**MATERIAL PROVIDED**
***

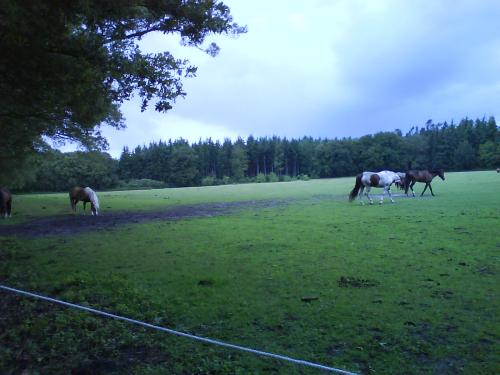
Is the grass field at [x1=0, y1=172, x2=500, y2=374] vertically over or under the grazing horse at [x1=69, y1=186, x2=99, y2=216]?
under

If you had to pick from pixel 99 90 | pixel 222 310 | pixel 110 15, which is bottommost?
pixel 222 310

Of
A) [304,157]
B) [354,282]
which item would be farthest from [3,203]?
[304,157]

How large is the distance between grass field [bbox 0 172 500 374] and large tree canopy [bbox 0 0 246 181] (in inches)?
147

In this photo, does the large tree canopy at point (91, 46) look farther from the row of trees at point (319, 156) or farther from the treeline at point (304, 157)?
the row of trees at point (319, 156)

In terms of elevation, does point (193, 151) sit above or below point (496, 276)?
above

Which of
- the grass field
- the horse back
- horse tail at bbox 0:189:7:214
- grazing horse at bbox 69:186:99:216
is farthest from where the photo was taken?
the horse back

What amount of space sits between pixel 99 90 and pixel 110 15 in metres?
1.80

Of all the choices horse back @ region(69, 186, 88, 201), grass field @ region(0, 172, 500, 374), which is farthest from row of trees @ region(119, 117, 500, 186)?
grass field @ region(0, 172, 500, 374)

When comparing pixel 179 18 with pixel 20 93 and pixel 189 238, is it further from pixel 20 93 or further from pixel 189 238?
pixel 189 238

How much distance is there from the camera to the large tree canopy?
6582 millimetres

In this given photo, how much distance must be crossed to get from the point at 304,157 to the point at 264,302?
388 feet

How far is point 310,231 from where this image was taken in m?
13.8

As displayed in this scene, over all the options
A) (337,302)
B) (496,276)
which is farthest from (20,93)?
(496,276)

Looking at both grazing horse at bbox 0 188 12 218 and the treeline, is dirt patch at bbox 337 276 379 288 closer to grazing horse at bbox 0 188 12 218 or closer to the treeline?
grazing horse at bbox 0 188 12 218
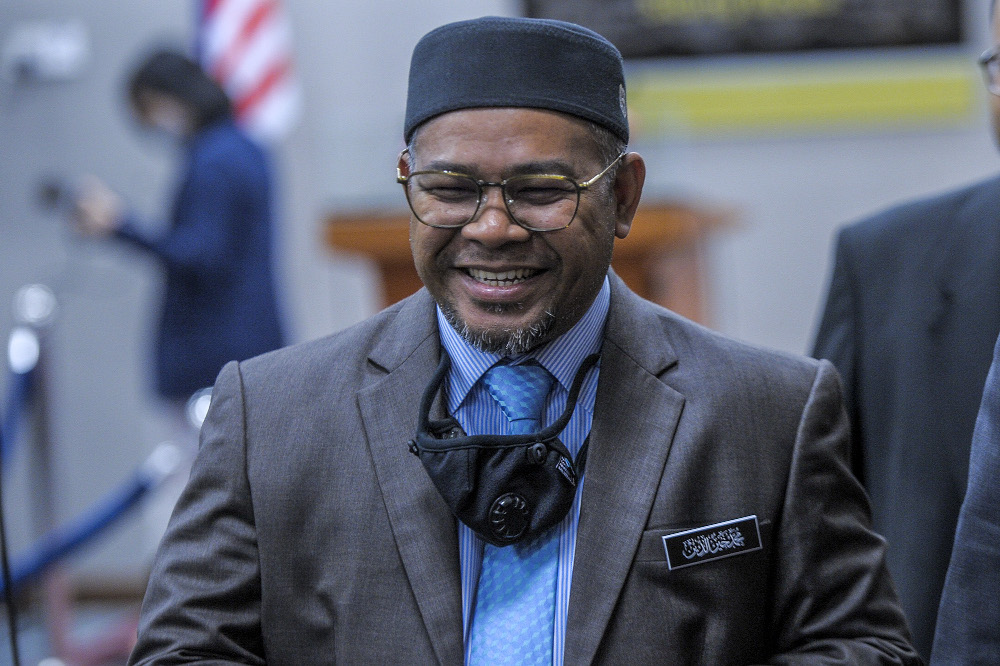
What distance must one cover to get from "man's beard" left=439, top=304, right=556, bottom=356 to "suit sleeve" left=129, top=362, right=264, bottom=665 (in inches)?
12.6

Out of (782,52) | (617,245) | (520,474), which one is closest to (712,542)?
(520,474)

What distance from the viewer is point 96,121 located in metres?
5.34

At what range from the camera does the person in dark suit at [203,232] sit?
4.16 meters

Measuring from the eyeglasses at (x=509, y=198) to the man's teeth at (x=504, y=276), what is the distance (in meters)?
0.07

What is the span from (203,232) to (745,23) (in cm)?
328

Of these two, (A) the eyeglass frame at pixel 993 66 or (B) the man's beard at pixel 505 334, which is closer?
(B) the man's beard at pixel 505 334

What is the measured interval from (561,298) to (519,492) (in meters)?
0.26

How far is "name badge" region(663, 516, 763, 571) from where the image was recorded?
1.53m

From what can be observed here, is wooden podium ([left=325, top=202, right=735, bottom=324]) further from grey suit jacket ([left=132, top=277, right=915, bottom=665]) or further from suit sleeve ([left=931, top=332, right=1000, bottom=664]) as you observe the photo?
suit sleeve ([left=931, top=332, right=1000, bottom=664])

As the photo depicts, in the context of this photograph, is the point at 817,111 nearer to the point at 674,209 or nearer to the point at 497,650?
the point at 674,209

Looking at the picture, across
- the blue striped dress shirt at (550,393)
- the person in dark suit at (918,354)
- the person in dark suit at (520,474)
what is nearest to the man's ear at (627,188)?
the person in dark suit at (520,474)

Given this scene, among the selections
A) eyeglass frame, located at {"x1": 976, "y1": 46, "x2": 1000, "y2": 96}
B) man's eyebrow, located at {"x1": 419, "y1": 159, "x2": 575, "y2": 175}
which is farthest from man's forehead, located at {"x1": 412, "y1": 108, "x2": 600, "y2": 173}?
eyeglass frame, located at {"x1": 976, "y1": 46, "x2": 1000, "y2": 96}

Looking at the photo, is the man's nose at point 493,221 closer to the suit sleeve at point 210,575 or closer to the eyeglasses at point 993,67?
the suit sleeve at point 210,575

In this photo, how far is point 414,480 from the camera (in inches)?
62.2
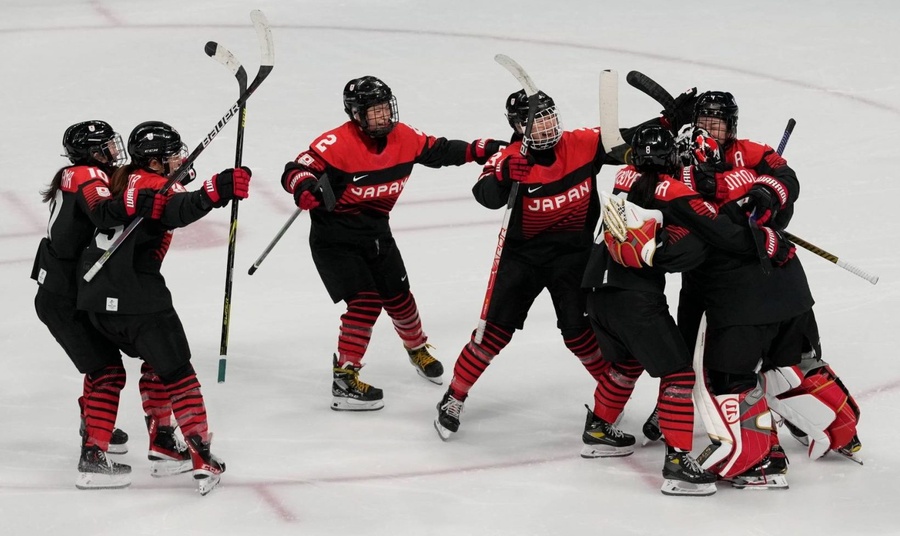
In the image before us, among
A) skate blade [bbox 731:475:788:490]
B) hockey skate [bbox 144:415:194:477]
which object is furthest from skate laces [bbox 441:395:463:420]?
skate blade [bbox 731:475:788:490]

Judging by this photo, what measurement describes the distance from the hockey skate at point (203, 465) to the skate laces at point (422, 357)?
47.4 inches

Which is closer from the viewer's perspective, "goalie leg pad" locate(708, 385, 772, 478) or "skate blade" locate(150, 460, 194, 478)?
"goalie leg pad" locate(708, 385, 772, 478)

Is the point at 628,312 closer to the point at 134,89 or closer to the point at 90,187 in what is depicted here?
the point at 90,187

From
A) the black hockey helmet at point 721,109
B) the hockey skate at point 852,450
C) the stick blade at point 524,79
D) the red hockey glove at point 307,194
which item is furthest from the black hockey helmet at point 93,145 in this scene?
the hockey skate at point 852,450

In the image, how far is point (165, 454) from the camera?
480 centimetres

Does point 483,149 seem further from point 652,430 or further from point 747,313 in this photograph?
point 747,313

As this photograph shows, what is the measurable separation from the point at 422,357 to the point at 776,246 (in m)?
1.65

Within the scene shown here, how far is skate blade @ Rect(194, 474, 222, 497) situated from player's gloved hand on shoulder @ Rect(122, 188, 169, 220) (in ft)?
2.80

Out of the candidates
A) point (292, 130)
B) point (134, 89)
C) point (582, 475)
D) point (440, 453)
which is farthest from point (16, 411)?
point (134, 89)

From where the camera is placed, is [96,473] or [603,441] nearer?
[96,473]

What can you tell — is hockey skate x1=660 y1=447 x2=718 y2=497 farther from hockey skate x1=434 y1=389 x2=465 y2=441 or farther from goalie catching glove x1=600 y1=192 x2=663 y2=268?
hockey skate x1=434 y1=389 x2=465 y2=441

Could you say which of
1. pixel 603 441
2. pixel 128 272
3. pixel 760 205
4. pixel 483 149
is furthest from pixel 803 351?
pixel 128 272

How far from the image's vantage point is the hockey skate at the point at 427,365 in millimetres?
5605

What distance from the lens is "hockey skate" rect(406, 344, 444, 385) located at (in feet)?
18.4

***

**WORK TO DO**
Write out all the records above again without the pictures, and switch "large tree canopy" to "big tree crown" everywhere it appears. Leave everything else unchanged.

**THE ANSWER**
Is the grass field at [x1=0, y1=172, x2=500, y2=374] vertically over or under the grazing horse at [x1=69, y1=186, x2=99, y2=216]?
under

If you had to pick from pixel 99 90 | pixel 222 310 | pixel 110 15, which is bottommost?
pixel 222 310

Of
A) [304,157]
B) [354,282]
which item would be farthest from [3,203]?
[304,157]

How large is the distance between grass field [bbox 0 172 500 374] and big tree crown [bbox 0 0 246 181] (in inches)?
147

In this photo, does the big tree crown at point (91, 46) look farther from the row of trees at point (319, 156) or farther from the treeline at point (304, 157)?
the row of trees at point (319, 156)

In terms of elevation, does point (193, 151) sit above or below point (496, 276)?
above

Which of
- the grass field
- the horse back
- horse tail at bbox 0:189:7:214
- grazing horse at bbox 69:186:99:216
is farthest from where the photo was taken?
the horse back

What amount of space sits between pixel 99 90 and pixel 110 15 in metres?
1.80

Of all the choices horse back @ region(69, 186, 88, 201), grass field @ region(0, 172, 500, 374), which is farthest from row of trees @ region(119, 117, 500, 186)?
grass field @ region(0, 172, 500, 374)

When comparing pixel 179 18 with pixel 20 93 and pixel 189 238, is it further from pixel 20 93 or further from pixel 189 238?
pixel 189 238

How much distance is there from the camera to the big tree crown?
6582 millimetres

In this given photo, how much distance must be crossed to get from the point at 304,157 to the point at 264,302?
388 feet

How far is point 310,231 from where this image was taken in m?
13.8

As displayed in this scene, over all the options
A) (337,302)
B) (496,276)
which is farthest from (20,93)?
(496,276)

Looking at both grazing horse at bbox 0 188 12 218 and the treeline, is dirt patch at bbox 337 276 379 288 closer to grazing horse at bbox 0 188 12 218 or closer to the treeline?
grazing horse at bbox 0 188 12 218
What distance must one cover to get from "man's beard" left=439, top=304, right=556, bottom=356 to "suit sleeve" left=129, top=362, right=264, bottom=665 (in inches)?
12.6

Out of (782,52) | (617,245) | (520,474), which one is closest to (712,542)?
(520,474)

What distance from the viewer is point 96,121 located in metres?
5.34

At what range from the camera does the person in dark suit at [203,232] sit?
4.16 meters

Measuring from the eyeglasses at (x=509, y=198) to the man's teeth at (x=504, y=276), what is the distance (in meters)?
0.07

What is the span from (203,232) to (745,23) (in cm)?
328

Of these two, (A) the eyeglass frame at pixel 993 66 or (B) the man's beard at pixel 505 334, which is closer?
(B) the man's beard at pixel 505 334

What is the measured interval from (561,298) to (519,492) (in meters)?
0.26

How far is "name badge" region(663, 516, 763, 571) from where the image was recorded?
1.53m

From what can be observed here, is wooden podium ([left=325, top=202, right=735, bottom=324]) further from grey suit jacket ([left=132, top=277, right=915, bottom=665]) or further from suit sleeve ([left=931, top=332, right=1000, bottom=664]) as you observe the photo?
suit sleeve ([left=931, top=332, right=1000, bottom=664])

As the photo depicts, in the context of this photograph, is the point at 817,111 nearer to the point at 674,209 or nearer to the point at 497,650?
the point at 674,209

Looking at the picture, across
- the blue striped dress shirt at (550,393)
- the person in dark suit at (918,354)
- the person in dark suit at (520,474)
what is nearest to the man's ear at (627,188)?
the person in dark suit at (520,474)

Given this scene, among the selections
A) eyeglass frame, located at {"x1": 976, "y1": 46, "x2": 1000, "y2": 96}
B) man's eyebrow, located at {"x1": 419, "y1": 159, "x2": 575, "y2": 175}
which is farthest from man's forehead, located at {"x1": 412, "y1": 108, "x2": 600, "y2": 173}?
eyeglass frame, located at {"x1": 976, "y1": 46, "x2": 1000, "y2": 96}

Looking at the photo, is the man's nose at point 493,221 closer to the suit sleeve at point 210,575 or closer to the eyeglasses at point 993,67?
the suit sleeve at point 210,575

In this photo, how far is point 414,480 from the camera (in inches)?
62.2
In the image before us, among
A) skate blade [bbox 731:475:788:490]
B) hockey skate [bbox 144:415:194:477]
which object is furthest from skate laces [bbox 441:395:463:420]?
skate blade [bbox 731:475:788:490]

Judging by this photo, what measurement describes the distance from the hockey skate at point (203, 465) to the skate laces at point (422, 357)?
47.4 inches

Which is closer from the viewer's perspective, "goalie leg pad" locate(708, 385, 772, 478) or "skate blade" locate(150, 460, 194, 478)?
"goalie leg pad" locate(708, 385, 772, 478)

Is the point at 628,312 closer to the point at 134,89 or closer to the point at 90,187 in what is depicted here?
the point at 90,187

From
A) the black hockey helmet at point 721,109
B) the hockey skate at point 852,450
C) the stick blade at point 524,79
D) the red hockey glove at point 307,194
which item is furthest from the black hockey helmet at point 93,145 in this scene?
the hockey skate at point 852,450

In the image, how far is point (165, 454) from the camera?
480 centimetres

Does point 483,149 seem further from point 652,430 or further from point 747,313 in this photograph?
point 747,313

As this photograph shows, what is the measurable separation from the point at 422,357 to the point at 776,246 (in m)?
1.65

Within the scene shown here, how far is skate blade @ Rect(194, 474, 222, 497) situated from player's gloved hand on shoulder @ Rect(122, 188, 169, 220) (in ft)?
2.80

Out of the candidates
A) point (292, 130)
B) point (134, 89)
C) point (582, 475)
D) point (440, 453)
which is farthest from point (16, 411)?
point (134, 89)

From where the camera is placed, is [96,473] or [603,441] nearer?
[96,473]

What can you tell — is hockey skate x1=660 y1=447 x2=718 y2=497 farther from hockey skate x1=434 y1=389 x2=465 y2=441 or farther from goalie catching glove x1=600 y1=192 x2=663 y2=268?
hockey skate x1=434 y1=389 x2=465 y2=441

Could you say which of
1. pixel 603 441
2. pixel 128 272
3. pixel 760 205
4. pixel 483 149
is furthest from pixel 803 351?
pixel 128 272

How far from the image's vantage point is the hockey skate at the point at 427,365 in millimetres?
5605

What distance from the lens is "hockey skate" rect(406, 344, 444, 385) located at (in feet)?
18.4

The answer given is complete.